# 7/28 additions.



## Ron-NY (Jul 29, 2007)

I drove my son to Rochester to do a tour of the University of Rochester and had to make a stop at Bloomfield Orchids. I purchased a Paph fowlii and a blooming size, multi growth Paph Saint Swithin, made with roth 'Charles E' I took a few pics but there wasn't too much in bloom in his greenhouse.


----------



## Grandma M (Jul 29, 2007)

We would enjoy even a 'few' pictures. 

Did you enjoy the University visit? That is a big decision for a graduate to make, and an exciting time in their lives. A whole new world opens to them.


----------



## Ron-NY (Jul 29, 2007)

I was very impressed with the U of Rochester, and I am not easily impressed!! He is only going to be junior in HS this year but I wanted to start the college search early. He is interested in pre-med.

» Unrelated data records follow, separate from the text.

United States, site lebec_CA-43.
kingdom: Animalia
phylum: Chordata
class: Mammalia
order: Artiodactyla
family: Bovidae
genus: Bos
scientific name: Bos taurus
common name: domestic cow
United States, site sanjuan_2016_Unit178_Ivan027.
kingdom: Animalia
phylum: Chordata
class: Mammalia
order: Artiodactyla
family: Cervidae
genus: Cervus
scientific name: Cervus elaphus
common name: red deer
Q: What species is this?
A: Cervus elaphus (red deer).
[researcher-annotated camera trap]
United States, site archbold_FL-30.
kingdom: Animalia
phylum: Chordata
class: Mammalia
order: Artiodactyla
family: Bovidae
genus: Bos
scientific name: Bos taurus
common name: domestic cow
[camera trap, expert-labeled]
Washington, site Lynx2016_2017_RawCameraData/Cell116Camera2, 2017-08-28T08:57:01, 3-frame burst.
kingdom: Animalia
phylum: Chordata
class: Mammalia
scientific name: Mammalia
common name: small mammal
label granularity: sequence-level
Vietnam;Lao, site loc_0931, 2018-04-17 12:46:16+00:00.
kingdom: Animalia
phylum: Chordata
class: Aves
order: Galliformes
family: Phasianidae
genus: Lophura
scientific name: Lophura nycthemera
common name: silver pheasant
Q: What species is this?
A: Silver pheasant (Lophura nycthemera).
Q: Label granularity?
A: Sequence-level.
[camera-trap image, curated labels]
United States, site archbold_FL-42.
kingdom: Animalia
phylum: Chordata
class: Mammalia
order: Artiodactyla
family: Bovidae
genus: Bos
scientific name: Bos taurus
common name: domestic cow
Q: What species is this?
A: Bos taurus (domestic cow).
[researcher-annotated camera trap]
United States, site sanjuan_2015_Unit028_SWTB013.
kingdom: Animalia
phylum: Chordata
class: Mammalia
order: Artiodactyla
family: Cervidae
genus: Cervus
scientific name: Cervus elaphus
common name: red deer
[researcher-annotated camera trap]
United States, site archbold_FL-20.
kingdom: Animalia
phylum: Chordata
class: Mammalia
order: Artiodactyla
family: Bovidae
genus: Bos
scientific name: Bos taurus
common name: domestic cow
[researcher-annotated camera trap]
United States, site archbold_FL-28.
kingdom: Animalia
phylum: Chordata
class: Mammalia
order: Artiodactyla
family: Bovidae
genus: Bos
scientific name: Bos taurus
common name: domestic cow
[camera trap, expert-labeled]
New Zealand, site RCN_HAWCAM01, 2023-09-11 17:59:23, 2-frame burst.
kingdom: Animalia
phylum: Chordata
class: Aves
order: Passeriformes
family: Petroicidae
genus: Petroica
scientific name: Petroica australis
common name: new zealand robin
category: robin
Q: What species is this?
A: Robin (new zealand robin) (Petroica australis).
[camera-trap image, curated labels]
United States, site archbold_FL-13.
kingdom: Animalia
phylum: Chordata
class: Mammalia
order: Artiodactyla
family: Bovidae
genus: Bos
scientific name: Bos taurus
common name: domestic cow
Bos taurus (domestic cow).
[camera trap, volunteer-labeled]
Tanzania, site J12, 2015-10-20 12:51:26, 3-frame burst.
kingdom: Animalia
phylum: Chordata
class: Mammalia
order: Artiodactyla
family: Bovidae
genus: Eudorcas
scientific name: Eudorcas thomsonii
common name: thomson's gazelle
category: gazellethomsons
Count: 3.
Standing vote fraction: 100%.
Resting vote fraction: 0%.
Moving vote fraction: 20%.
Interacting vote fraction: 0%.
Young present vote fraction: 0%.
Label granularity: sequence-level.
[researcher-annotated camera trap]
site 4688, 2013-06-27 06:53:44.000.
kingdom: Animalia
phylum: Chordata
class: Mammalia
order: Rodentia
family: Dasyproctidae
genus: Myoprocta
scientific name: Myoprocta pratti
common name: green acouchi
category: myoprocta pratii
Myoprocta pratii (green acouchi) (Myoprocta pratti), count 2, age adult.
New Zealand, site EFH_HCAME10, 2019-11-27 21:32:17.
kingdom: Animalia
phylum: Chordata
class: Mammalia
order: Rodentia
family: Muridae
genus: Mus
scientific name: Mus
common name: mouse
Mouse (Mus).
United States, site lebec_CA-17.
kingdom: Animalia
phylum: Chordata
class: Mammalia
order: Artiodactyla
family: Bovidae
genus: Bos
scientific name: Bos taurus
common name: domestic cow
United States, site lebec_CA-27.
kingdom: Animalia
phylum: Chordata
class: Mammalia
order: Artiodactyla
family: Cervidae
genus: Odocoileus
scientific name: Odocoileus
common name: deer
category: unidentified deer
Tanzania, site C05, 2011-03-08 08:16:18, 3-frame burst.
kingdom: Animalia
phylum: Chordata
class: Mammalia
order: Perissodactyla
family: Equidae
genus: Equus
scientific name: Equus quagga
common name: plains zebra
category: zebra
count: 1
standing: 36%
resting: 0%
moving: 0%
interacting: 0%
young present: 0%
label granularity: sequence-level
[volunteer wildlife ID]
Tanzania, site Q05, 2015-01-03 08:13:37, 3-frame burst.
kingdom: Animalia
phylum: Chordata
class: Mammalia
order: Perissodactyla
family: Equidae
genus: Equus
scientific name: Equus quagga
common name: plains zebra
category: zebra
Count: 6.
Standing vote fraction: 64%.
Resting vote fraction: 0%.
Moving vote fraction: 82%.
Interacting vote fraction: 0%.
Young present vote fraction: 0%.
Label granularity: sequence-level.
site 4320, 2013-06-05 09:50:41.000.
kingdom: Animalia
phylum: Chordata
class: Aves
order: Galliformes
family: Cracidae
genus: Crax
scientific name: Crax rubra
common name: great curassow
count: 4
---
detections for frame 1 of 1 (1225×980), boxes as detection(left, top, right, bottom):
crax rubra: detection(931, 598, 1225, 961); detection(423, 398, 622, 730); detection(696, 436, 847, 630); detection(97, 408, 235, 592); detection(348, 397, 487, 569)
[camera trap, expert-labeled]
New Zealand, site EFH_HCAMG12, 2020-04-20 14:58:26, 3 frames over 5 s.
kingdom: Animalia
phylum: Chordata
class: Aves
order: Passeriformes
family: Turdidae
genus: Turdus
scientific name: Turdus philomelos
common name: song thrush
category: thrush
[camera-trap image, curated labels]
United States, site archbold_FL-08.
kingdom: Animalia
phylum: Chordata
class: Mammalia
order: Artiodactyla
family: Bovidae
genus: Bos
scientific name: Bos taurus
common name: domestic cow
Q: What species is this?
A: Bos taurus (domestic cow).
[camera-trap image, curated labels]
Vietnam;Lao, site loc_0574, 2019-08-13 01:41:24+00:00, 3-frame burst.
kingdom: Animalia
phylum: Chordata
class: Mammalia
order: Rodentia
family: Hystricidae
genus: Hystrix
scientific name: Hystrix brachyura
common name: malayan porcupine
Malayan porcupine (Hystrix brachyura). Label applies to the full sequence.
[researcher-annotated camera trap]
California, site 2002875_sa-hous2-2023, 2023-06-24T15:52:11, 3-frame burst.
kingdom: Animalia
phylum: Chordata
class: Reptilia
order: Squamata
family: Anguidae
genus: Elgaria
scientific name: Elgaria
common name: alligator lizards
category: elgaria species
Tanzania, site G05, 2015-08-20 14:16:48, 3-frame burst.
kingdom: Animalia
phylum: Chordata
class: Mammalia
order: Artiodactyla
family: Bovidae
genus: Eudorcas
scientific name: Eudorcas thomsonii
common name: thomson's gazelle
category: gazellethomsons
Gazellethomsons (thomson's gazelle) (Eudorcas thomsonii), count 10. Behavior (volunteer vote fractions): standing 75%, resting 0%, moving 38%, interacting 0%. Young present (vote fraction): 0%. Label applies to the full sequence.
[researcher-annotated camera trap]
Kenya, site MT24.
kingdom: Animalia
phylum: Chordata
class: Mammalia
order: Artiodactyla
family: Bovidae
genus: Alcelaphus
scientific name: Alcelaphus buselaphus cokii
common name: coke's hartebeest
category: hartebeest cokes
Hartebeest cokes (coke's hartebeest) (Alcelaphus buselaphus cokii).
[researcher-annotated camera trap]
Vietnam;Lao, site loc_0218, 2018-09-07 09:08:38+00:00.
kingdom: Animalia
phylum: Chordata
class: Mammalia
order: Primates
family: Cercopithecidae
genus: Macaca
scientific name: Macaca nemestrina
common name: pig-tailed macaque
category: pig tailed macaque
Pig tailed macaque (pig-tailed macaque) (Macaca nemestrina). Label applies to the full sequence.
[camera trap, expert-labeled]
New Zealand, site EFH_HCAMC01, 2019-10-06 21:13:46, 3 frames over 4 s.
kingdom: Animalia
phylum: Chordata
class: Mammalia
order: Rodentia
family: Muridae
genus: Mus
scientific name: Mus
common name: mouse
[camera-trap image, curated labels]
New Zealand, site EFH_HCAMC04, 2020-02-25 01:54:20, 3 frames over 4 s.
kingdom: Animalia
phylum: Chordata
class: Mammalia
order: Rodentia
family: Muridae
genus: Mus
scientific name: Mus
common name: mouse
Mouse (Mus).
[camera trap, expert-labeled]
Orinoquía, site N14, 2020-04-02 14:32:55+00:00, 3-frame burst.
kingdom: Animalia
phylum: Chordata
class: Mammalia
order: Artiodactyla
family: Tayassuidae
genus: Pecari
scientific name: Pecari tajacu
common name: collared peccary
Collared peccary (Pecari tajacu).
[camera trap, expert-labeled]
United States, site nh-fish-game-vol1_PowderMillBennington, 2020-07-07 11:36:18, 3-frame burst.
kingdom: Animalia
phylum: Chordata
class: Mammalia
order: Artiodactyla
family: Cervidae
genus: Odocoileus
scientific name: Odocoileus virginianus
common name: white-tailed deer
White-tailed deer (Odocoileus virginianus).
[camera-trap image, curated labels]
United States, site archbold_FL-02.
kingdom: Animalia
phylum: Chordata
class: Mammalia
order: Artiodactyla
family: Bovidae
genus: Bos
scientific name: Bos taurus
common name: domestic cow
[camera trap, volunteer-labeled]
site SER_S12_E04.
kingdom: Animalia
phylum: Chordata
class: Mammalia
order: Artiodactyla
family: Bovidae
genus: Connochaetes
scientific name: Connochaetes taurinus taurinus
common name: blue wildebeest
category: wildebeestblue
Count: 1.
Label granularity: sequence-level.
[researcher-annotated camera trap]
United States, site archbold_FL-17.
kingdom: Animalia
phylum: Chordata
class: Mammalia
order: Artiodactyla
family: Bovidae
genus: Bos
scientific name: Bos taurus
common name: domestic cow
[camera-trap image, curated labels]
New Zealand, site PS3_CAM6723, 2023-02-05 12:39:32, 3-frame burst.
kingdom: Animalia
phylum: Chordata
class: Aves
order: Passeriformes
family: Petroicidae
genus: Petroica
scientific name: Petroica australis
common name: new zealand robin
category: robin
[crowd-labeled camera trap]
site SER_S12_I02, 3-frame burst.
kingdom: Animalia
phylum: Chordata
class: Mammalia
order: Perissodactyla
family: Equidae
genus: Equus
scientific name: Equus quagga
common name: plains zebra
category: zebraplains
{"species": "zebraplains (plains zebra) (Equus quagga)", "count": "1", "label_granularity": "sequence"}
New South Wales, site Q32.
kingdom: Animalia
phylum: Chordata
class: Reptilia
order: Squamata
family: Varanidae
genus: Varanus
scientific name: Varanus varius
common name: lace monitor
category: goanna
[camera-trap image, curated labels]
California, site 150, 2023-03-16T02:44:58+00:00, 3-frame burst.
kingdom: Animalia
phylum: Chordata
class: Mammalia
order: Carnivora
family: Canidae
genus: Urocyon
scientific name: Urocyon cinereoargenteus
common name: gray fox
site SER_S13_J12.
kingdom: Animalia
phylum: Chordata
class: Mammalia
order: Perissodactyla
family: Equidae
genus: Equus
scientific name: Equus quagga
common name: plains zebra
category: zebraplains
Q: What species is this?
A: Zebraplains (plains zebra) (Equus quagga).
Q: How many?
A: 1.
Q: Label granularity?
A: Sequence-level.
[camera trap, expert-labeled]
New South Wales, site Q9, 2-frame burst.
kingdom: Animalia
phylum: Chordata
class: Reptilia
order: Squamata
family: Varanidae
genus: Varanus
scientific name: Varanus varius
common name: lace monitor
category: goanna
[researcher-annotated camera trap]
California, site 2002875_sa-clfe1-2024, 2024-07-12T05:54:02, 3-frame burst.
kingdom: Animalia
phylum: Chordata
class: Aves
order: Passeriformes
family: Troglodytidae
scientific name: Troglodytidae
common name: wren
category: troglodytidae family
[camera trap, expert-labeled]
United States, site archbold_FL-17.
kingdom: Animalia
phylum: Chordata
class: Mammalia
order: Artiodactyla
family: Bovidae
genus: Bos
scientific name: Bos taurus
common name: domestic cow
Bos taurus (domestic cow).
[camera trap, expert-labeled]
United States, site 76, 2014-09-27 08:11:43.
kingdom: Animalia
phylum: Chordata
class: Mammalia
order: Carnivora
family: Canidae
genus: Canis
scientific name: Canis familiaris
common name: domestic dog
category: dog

Here is a pic of the Saint Swithin






and the fowlii


----------



## Marco (Jul 29, 2007)

thats a nice size st swithin. good score Ron


----------



## Ron-NY (Jul 29, 2007)

It has 2 BS growths and 2 large starts. The price was great for the plant as well. 
Here are a few pics, some of plants blooming at Bloomf Bloomfield Orchids http://www.bloomfieldorchids.com/index.htm.


----------



## Marco (Jul 29, 2007)

Nice shots I love the venustum and violacea


----------



## Ron-NY (Jul 29, 2007)

I have a venustum album in my collection, at least according to my inventory. I know I haven't bloomed it yet.


----------



## Carol (Jul 30, 2007)

I bought a few from Bloomfield orchids at the Erie show last year, Julius, lowii and a flask of henryanum. All are vigorous growers.


----------